[Spatial relation data]
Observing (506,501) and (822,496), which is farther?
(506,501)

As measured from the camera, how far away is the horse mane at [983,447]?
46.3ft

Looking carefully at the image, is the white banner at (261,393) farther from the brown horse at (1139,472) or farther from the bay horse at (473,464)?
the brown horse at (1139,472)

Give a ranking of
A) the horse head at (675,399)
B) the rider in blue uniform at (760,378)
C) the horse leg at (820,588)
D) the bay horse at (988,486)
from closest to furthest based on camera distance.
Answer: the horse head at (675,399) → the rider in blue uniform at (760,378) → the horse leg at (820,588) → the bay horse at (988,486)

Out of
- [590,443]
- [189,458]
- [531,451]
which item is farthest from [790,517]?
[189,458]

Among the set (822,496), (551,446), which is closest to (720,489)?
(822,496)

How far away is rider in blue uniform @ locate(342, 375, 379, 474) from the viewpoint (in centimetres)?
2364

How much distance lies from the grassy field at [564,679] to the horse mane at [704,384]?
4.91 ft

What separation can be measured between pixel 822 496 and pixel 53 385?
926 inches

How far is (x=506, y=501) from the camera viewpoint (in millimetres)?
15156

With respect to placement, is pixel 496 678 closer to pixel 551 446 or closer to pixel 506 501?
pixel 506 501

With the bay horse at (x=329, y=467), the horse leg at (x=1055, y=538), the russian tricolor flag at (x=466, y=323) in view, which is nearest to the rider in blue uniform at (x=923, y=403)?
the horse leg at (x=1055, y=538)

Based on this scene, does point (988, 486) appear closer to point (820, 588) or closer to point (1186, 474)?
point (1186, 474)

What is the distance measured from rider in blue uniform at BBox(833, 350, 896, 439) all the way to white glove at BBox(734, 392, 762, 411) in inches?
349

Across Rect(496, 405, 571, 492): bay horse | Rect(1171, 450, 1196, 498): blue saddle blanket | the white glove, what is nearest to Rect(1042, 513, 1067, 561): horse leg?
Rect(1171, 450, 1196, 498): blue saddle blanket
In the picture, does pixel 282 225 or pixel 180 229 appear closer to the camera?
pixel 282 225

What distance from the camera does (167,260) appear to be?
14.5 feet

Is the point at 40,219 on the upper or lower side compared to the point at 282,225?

Problem to work on
Give again only the lines starting at the one that contains "What is the" and running to the end of the data.

Result of the exercise
What is the distance measured from rider in blue uniform at BBox(833, 350, 896, 439) all the way to white glove at BBox(734, 392, 762, 411) in inches?
349

Across Rect(496, 405, 571, 492): bay horse | Rect(1171, 450, 1196, 498): blue saddle blanket | the white glove, what is nearest to Rect(1042, 513, 1067, 561): horse leg?
Rect(1171, 450, 1196, 498): blue saddle blanket
In the picture, does pixel 282 225 or pixel 180 229 appear closer to the camera?
pixel 282 225

What distance from the camera does (167,260) appear to be?
14.5 feet

Is the point at 40,219 on the upper or lower side compared to the point at 282,225?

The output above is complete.